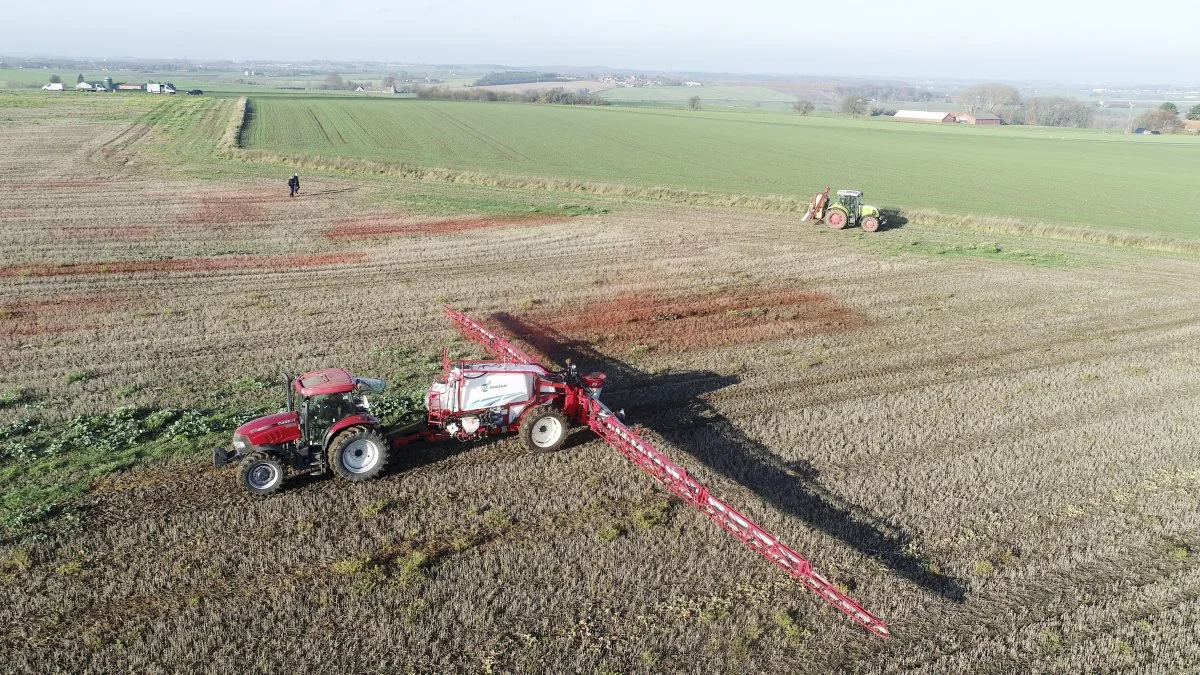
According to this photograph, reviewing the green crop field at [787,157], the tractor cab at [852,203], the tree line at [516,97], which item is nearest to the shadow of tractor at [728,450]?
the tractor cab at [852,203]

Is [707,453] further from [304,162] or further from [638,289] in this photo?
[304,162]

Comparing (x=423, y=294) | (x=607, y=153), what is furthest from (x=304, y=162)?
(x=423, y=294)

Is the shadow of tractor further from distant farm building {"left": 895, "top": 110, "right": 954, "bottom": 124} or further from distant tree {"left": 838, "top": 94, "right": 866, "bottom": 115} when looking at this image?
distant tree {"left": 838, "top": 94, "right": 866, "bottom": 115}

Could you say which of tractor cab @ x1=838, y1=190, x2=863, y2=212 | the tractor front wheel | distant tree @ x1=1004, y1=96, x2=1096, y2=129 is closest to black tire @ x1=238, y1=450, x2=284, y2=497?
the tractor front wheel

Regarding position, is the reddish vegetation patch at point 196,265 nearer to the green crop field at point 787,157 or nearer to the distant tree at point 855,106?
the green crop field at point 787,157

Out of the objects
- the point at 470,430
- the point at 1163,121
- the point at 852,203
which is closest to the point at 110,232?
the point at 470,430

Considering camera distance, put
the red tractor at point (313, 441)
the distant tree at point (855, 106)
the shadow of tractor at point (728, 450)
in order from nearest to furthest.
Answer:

--- --- ---

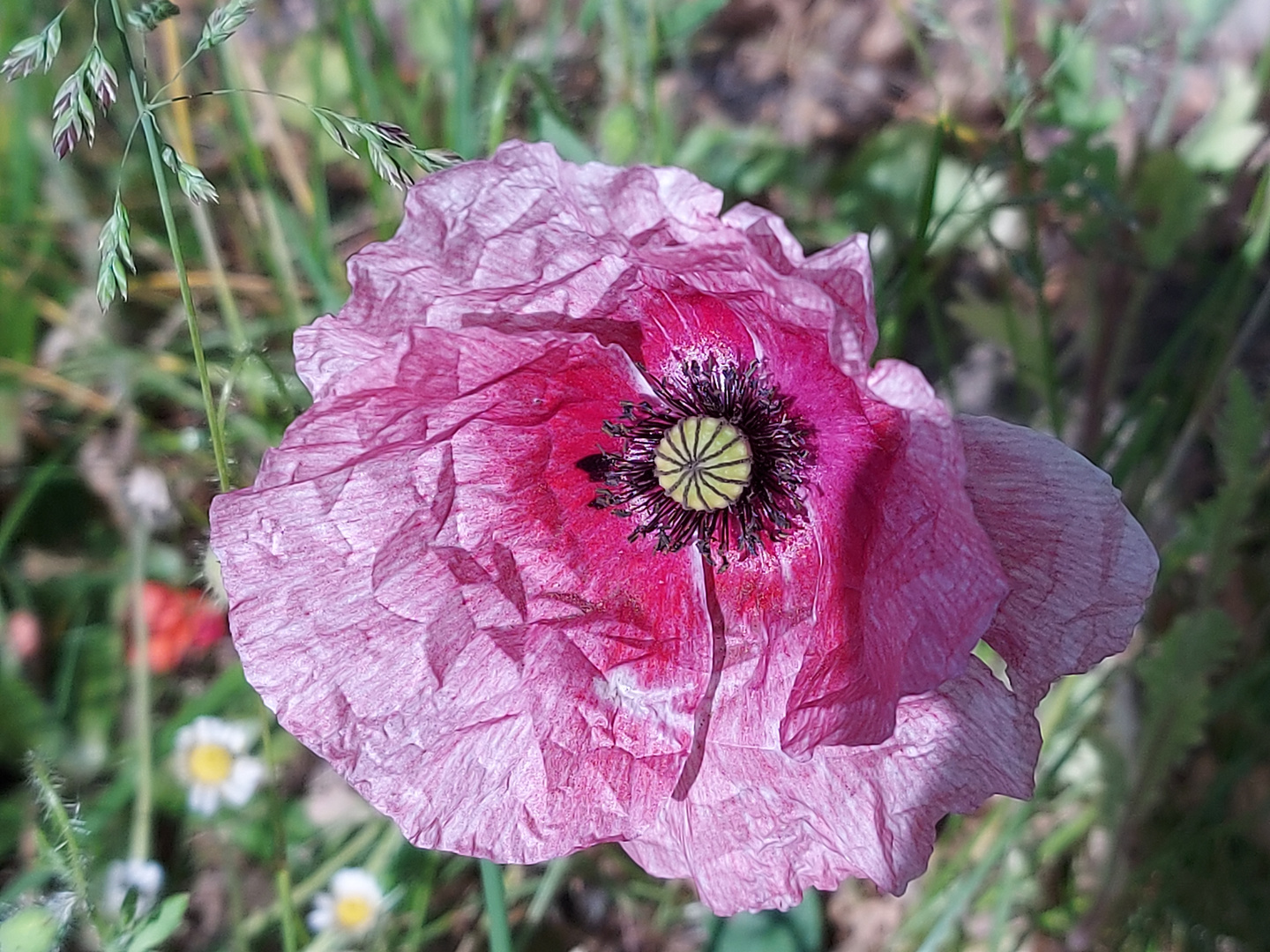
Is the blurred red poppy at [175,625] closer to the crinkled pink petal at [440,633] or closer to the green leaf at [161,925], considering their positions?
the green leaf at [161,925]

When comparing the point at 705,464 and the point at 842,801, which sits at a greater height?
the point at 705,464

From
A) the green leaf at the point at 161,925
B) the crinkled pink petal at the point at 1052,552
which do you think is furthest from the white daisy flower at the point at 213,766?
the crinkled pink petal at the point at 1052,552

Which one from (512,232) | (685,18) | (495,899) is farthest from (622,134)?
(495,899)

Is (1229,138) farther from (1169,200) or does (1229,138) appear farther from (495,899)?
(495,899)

--- --- ---

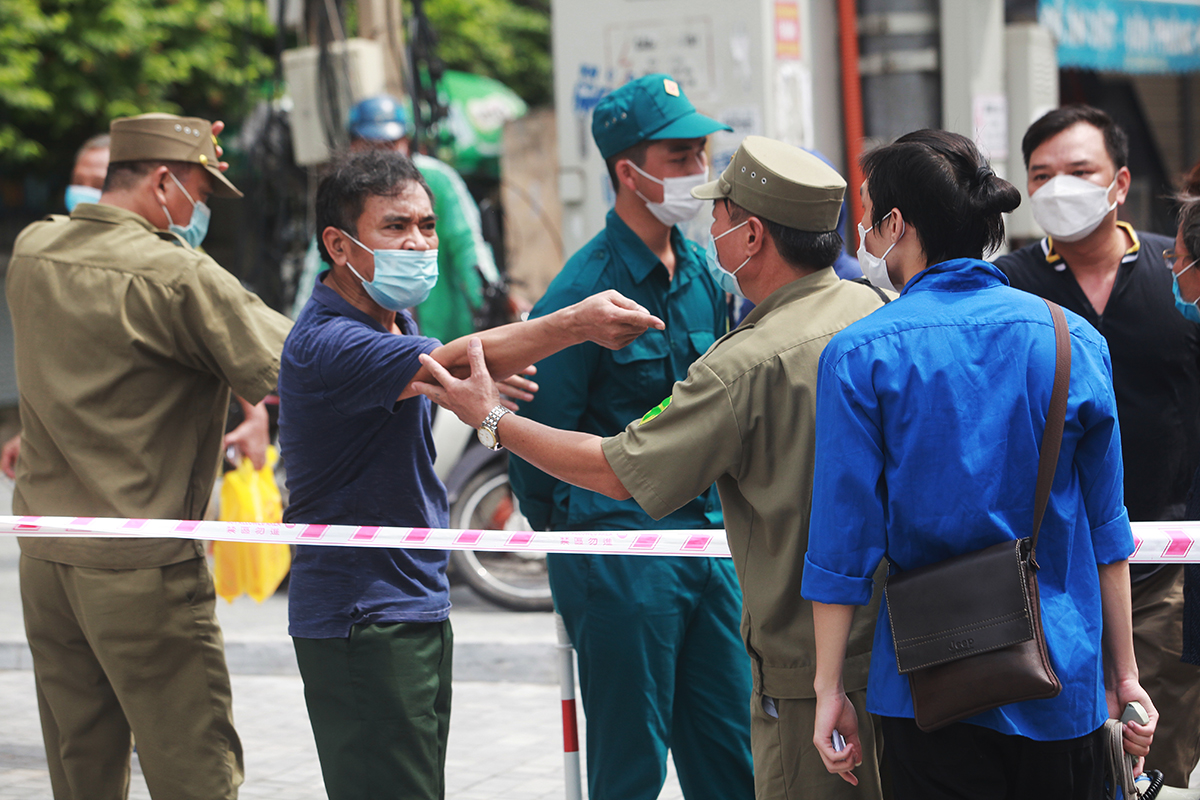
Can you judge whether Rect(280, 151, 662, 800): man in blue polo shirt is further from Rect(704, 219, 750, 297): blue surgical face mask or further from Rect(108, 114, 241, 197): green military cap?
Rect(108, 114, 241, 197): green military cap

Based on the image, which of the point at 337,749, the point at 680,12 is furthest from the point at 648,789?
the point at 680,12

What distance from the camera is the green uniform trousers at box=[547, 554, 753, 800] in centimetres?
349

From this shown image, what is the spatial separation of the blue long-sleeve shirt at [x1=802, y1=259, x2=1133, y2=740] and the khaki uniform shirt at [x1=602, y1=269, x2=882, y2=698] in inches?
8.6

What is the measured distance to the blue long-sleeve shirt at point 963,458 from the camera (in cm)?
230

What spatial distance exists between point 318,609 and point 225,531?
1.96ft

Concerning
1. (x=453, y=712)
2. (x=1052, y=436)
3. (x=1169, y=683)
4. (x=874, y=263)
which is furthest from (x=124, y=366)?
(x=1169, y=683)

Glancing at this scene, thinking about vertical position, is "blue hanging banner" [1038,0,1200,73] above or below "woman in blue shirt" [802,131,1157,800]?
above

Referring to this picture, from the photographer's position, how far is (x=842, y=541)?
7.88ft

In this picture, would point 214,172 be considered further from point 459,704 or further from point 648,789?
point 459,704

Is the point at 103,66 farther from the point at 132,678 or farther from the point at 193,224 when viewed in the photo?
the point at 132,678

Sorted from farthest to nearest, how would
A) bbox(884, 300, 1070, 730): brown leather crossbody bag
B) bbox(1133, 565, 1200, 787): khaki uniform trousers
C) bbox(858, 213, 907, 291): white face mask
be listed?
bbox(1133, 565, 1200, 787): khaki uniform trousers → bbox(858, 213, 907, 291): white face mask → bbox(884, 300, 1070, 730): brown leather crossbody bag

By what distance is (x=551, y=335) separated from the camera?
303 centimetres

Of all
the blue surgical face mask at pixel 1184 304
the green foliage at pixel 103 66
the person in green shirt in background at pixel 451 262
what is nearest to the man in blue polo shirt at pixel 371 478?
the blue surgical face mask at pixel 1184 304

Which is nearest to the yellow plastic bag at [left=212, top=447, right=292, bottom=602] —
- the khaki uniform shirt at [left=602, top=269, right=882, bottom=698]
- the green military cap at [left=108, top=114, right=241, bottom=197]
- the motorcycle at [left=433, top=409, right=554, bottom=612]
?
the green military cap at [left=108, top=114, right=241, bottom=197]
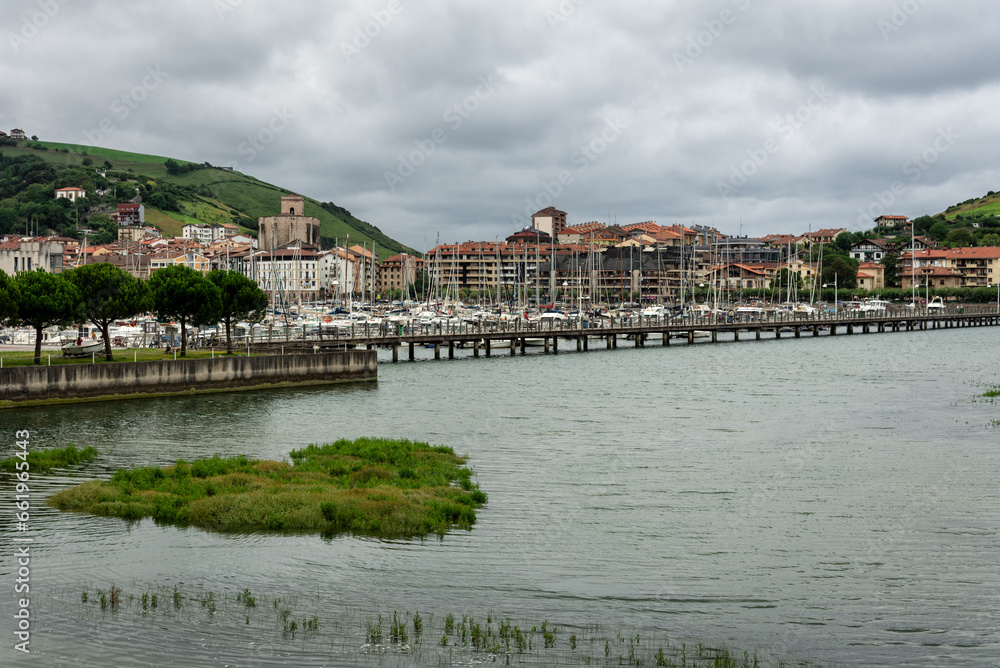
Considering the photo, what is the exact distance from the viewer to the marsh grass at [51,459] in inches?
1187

--- --- ---

> Stated goal:
Please give the items from the line with "Sorted from farthest to nearest, how would" up to and including the line with "303 centimetres" as a numbered list, leaving out blank lines.

> Problem solution:
1. Sorted from farthest to nearest, how would
2. A) bbox(884, 300, 1070, 730): brown leather crossbody bag
3. B) bbox(1133, 565, 1200, 787): khaki uniform trousers
4. C) bbox(858, 213, 907, 291): white face mask
5. be listed?
6. bbox(1133, 565, 1200, 787): khaki uniform trousers → bbox(858, 213, 907, 291): white face mask → bbox(884, 300, 1070, 730): brown leather crossbody bag
7. By what distance is (x=551, y=335) separated from the camera?
8. 303 centimetres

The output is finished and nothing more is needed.